> **Task requirements**: List every line of the items below that contains the word "furthest", treating uppercase and lowercase letters as different.

> **Material**:

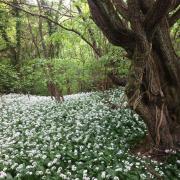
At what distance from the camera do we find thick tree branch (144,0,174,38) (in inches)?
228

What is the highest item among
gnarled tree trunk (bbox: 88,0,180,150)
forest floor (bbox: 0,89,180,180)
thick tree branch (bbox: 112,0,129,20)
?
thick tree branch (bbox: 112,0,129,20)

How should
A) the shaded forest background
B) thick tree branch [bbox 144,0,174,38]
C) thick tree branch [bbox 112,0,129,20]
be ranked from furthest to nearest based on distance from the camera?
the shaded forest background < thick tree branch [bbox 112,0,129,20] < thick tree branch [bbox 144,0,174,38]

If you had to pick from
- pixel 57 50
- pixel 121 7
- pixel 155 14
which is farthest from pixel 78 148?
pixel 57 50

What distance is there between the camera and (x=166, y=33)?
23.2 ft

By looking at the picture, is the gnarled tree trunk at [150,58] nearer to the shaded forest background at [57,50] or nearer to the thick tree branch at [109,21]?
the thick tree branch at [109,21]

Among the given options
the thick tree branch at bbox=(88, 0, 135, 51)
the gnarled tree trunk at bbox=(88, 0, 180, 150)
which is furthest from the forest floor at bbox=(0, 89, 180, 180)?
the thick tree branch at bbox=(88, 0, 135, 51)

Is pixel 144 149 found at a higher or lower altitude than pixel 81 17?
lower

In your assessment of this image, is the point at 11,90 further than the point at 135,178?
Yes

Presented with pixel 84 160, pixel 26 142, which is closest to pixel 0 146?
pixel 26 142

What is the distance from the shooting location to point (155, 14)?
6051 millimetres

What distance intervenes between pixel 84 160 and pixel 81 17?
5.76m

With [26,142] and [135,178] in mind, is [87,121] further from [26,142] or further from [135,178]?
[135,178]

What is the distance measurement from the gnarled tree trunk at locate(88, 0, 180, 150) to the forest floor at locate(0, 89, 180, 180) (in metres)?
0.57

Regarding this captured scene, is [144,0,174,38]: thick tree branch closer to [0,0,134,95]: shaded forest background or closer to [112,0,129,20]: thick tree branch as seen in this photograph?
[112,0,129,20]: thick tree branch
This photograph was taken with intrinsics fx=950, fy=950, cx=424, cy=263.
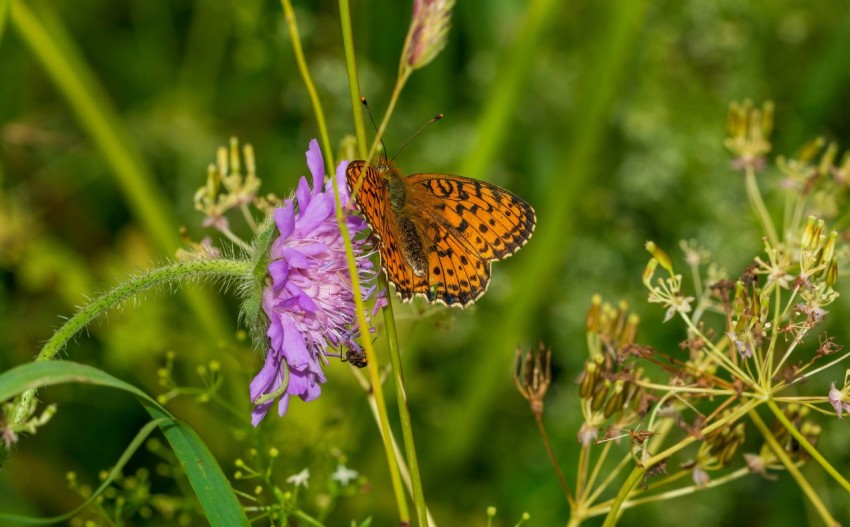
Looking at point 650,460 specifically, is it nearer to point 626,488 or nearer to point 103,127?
---
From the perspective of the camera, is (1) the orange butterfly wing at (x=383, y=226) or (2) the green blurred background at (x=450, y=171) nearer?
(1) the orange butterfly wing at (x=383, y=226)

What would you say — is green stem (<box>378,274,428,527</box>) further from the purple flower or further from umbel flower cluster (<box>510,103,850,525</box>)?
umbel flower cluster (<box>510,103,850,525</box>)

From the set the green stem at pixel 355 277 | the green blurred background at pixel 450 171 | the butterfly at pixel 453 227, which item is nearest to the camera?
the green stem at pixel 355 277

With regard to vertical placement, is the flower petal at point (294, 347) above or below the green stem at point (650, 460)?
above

> **Solution**:
be ranked from furthest to nearest based on distance from the camera?
which is furthest from the forest floor at bbox=(0, 89, 180, 180)?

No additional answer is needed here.